BHP is now the world’s most valuable mining, metals and minerals brand, following a 17% increase to a brand value of $6.1-billion.

The Australian brand reclaims the crown from Swiss brand Glencore (brand value down 1% to $5.9-billion).

BHP is also the world’s strongest brand in the sector, now rated AAA, attributed to improved perceptions of its strong leadership and commitment to corporate social responsibility and sustainability.

Further, despite a struggling economy, Chinese mining, metals and minerals brands showed resilience.

Newcomers like Chinalco (valued at $1.4-million) and CMOC (valued at $1.3-billion) have bolstered China’s prevalence in the ranking.

Jiangxi Copper leads the Chinese entrants as the most valuable Chinese and fourth most valuable brand in the sector.

Behind China, the US accounts for eight of the world’s top mining, metals and minerals brands.

Higher raw metal prices, such as that for iron-ore and aluminium, saw metals mining brands Alcoa, JSW Steel and Ternium record the largest brand value gains among brands listed in the ranking.

The US's Alcoa led the charge with a 127% increase in brand value to $1-billion.

Behind Alcoa, India’s JSW Steel came in second (brand value up 77% to $1.1-billion), followed by Mexico’s Ternium (brand value up 55% to $714-million).

“Amid the global energy transition and prioritisation to secure critical mineral supplies, the mining industry plays an increasingly important role in the shift to cleaner energy sources. Mining brands are poised for a promising future as they build resilience through their commitment to sustainability and continue to meet the changing needs of stakeholders,” says Brand Finance valuation director Savio D’Souza.

Brand Finance also uses its Global Brand Equity Monitor (GBEM) research to compile a Sustainability Perceptions Index which determines the role of sustainability in driving brand consideration across sectors.

In the mining sector, sustainability drives 8.3% of customer consideration.

Brand Finance’s perceptual data also offers insight into which brands global consumers believe to be most committed to sustainability.

The Index displays the proportion of brand value attributable to sustainability perceptions for individual brands.

This Sustainability Perceptions Value (SPV) is the financial value contingent on a brand’s reputation for acting sustainably.

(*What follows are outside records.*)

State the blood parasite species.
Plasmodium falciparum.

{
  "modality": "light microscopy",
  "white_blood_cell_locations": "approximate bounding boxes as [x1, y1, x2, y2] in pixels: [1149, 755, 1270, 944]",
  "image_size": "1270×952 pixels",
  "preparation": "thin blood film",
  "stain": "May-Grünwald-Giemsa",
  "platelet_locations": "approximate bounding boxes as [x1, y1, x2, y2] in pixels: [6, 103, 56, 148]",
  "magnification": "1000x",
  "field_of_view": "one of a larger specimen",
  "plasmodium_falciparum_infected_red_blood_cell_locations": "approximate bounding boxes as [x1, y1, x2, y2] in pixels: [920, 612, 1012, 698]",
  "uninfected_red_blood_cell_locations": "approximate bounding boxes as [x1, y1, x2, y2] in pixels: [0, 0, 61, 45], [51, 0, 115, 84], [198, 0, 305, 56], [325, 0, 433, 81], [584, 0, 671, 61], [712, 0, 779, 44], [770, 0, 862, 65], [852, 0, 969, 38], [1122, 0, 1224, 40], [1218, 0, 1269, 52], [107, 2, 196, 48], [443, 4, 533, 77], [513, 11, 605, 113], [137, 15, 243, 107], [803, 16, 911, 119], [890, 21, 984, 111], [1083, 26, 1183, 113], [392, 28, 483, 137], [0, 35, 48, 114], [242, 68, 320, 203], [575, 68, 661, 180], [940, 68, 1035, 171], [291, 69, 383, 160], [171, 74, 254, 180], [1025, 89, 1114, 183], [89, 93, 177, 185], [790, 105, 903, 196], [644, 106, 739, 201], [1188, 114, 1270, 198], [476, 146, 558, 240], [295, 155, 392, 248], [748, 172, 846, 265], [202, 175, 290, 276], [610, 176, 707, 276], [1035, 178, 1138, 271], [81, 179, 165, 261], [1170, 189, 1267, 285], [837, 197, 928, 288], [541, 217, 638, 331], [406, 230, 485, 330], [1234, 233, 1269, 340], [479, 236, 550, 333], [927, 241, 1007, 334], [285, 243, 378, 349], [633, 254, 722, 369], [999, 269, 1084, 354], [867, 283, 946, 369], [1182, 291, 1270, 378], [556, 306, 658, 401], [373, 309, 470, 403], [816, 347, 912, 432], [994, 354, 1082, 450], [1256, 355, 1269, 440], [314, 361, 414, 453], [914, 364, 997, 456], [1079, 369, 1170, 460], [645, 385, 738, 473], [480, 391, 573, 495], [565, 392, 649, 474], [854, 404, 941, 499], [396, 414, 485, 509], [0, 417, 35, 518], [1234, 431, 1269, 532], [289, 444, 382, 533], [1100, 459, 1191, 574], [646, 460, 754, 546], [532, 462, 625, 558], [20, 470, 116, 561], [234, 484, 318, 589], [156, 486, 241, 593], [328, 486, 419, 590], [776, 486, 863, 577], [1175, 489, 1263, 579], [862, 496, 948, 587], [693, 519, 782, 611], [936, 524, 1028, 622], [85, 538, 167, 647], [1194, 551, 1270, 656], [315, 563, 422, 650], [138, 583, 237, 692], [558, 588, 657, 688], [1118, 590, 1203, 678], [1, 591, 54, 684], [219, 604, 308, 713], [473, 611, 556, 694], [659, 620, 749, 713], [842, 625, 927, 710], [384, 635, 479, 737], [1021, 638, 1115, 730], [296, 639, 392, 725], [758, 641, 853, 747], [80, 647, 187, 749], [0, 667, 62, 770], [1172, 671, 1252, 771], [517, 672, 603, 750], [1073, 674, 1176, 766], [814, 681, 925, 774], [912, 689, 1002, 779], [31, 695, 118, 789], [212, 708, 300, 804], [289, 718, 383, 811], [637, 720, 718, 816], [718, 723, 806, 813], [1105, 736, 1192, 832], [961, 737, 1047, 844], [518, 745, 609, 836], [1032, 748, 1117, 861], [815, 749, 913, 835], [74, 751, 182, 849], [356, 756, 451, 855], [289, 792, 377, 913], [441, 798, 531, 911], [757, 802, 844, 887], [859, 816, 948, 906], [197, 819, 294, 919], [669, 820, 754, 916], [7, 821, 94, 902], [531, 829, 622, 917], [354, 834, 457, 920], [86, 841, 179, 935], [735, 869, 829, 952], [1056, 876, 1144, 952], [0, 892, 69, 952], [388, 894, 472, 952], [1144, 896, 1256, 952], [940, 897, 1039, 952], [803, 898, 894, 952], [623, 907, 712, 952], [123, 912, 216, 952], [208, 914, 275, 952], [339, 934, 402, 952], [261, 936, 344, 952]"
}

From here, Brand Finance’s perceptual research is analysed alongside CSRHub’s environmental, social and governance (ESG) performance data to determine a brand’s ‘gap value’. This is the value at risk, or value to be gained, arising from the difference between sustainability perceptions and actual performance.

As sustainability concerns continue, the mining sector faces escalating pressure to adapt to the global energy transition, Brand Finance points out.

The 2024 Sustainability Perceptions Index finds that, in the mining sector, South Korean brand Posco has the highest SPV of $513-million, while BHP has the second highest SPV at $500-million.

Posco’s perceptual and performance scores on sustainability were above the mining sector average across all ESG dimensions.

In addressing this, Posco announced last year its new vision, “Better World with Green Steel”, that embodies its 2050 carbon neutrality goal, with plans to finalise the commercialisation of its hydrogen reduction steel technology by 2030.

Similarly, BHP commands high sustainability perceptions owing to its ambitious emissions reduction targets, commitment to achieving net-zero operational emissions by 2050, and considerable investments in cleaner technologies, demonstrating its dedication to addressing global climate change.